A sample code for mini-batch SGD in linear regression as follows:
import numpy as np
# Fixed parameters for mini-batch SGD
MAX_EPOCH = 10000
BATCH_SIZE = 64
TOLERANCE = 1e-3
LEARNING_RATE = 0.01
# Sample data dimensions
N_SAMPLES = 10000
N_FEATURES = 3
# Mini-batch Stochastic Gradient Descent
def mini_batch_sgd(X, y):
n_samples = X.shape[0]
theta = np.random.randn(X.shape[1]) * 0.01 # initial theta
for i in range(MAX_EPOCH):
# Shuffling Data
indices = np.random.permutation(n_samples)
x_shuffled = X[indices]
y_shuffled = y[indices]
for j in range(0, n_samples, BATCH_SIZE):
end = j + BATCH_SIZE
x_batch = x_shuffled[j:end]
y_batch = y_shuffled[j:end]
# gradient function
g = grad_f(theta, x_batch, y_batch)
# Update parameters
theta -= LEARNING_RATE * g
# Check convergence
if np.linalg.norm(g) < TOLERANCE:
print(f"Converged in {i + 1} epochs.")
break
return theta
# Gradient of objective function for linear regression (gradient of Mean Squared Error (MSE))

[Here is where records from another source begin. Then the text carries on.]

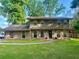 Charming two-story home featuring stone accents, a well-manicured lawn, and mature trees at 4506 Town Crier Sw Rd, Lilburn, GA 30047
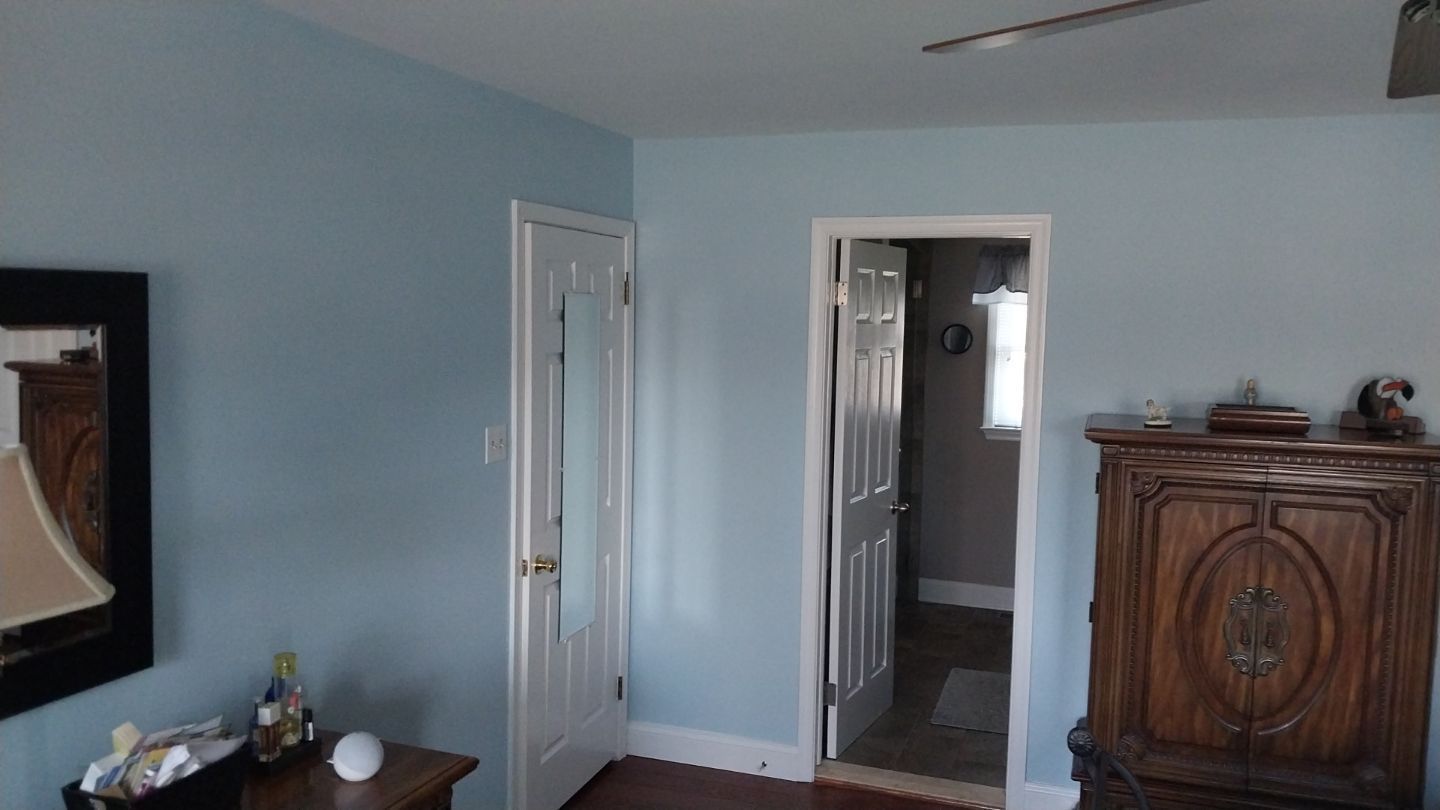 Freshly painted master bedroom with light blue walls, white ceiling, and white bathroom door – after interior painting project in Hatfield, PA.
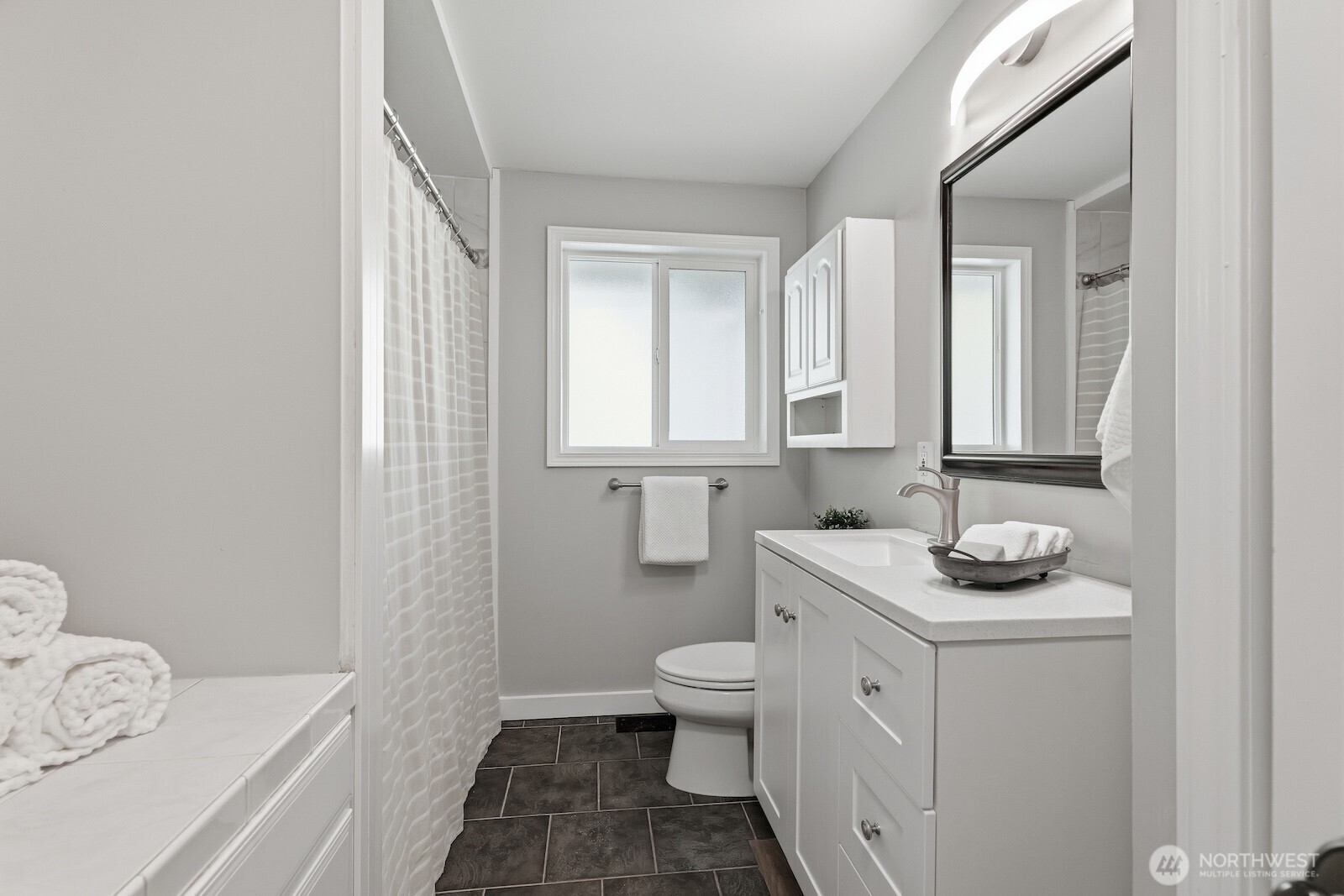 11617 Fay Road Northeast Carnation, WA 98014 - Photo 20 of 40 a bathroom with a granite countertop sink a toilet and a mirror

def grad_f(theta, x_batch, y_batch):
grad = (1 /(x_batch.shape[0])) * x_batch.T @ ((x_batch @ theta) - y_batch)
return grad
# Main
if __name__ == "__main__":
# Generate sample data and objective
X = np.random.rand(N_SAMPLES, N_FEATURES)

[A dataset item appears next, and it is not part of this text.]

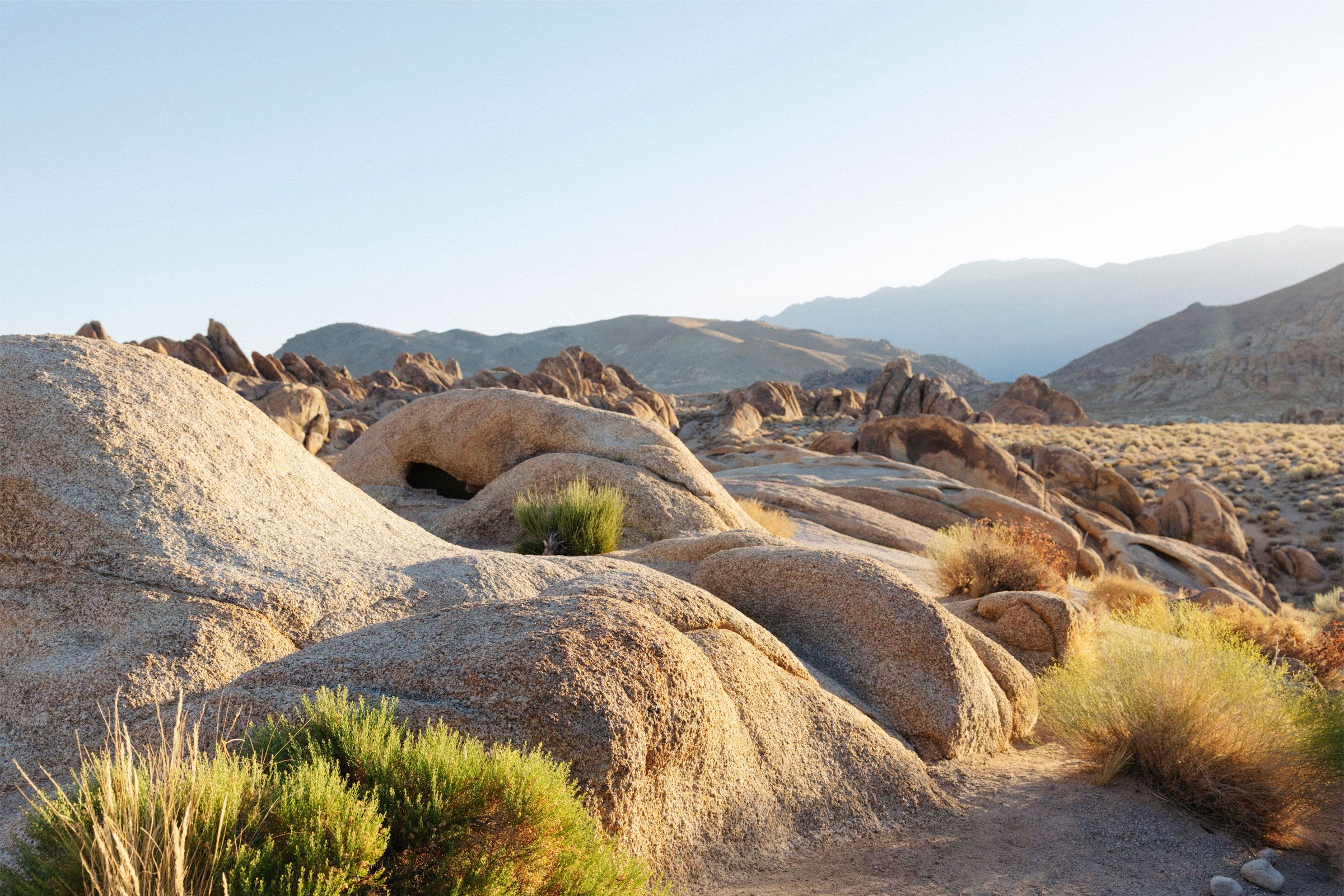 a man kneeling down in camo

true_theta = np.array([5, -1, -9])
y = X @ true_theta + np.random.randn(X.shape[0]) * 0.1 # Add noise
# Run Mini-Batch SGD
estimated_theta = mini_batch_sgd(X, y)
# Calculate relative error
relative_error = np.linalg.norm(estimated_theta - true_theta) / np.linalg.norm(true_theta)
print("True Parameters: ", true_theta)
print("Estimated Parameters: ", estimated_theta)
print(f"Relative Error: {relative_error:.6f}")
Sub-gradient Descent
Even if a objective funtion has local discontinuities(non-smooth), still we can compute its gradients. Particularly, for
a convex function \(f: \mathbb{R}^n \to \mathbb{R}\), we define a subgradient of \(f\) at
\(x \in dom(f)\):
\[
f(z) \geq f(x) g^T (z - x) \tag{6}
\]
for all \(z \in dom(f)\).
A function \(f\) is subdifferentiable at \(x\) if there exists a subgradient \(g \in \mathbb{R^n}\) at
\(x\). For example, \(f(x) = |x|\) is not differentiable at \(x = 0\), but it is subdifferentiable as follows:
\[
\partial f(x) = \begin{cases}
\{-1\} &\text{ if } x < 0 \\
[-1, 1] &\text{ if } x = 0 \\
\{1\} &\text{ if } x > 0
\end{cases}.
\]
In sub-gradient descent, we just find a gradient that satisfies inequality (6) but it is slower
than GD on a convex smooth function because the gradient does not get smaller near the global minimum.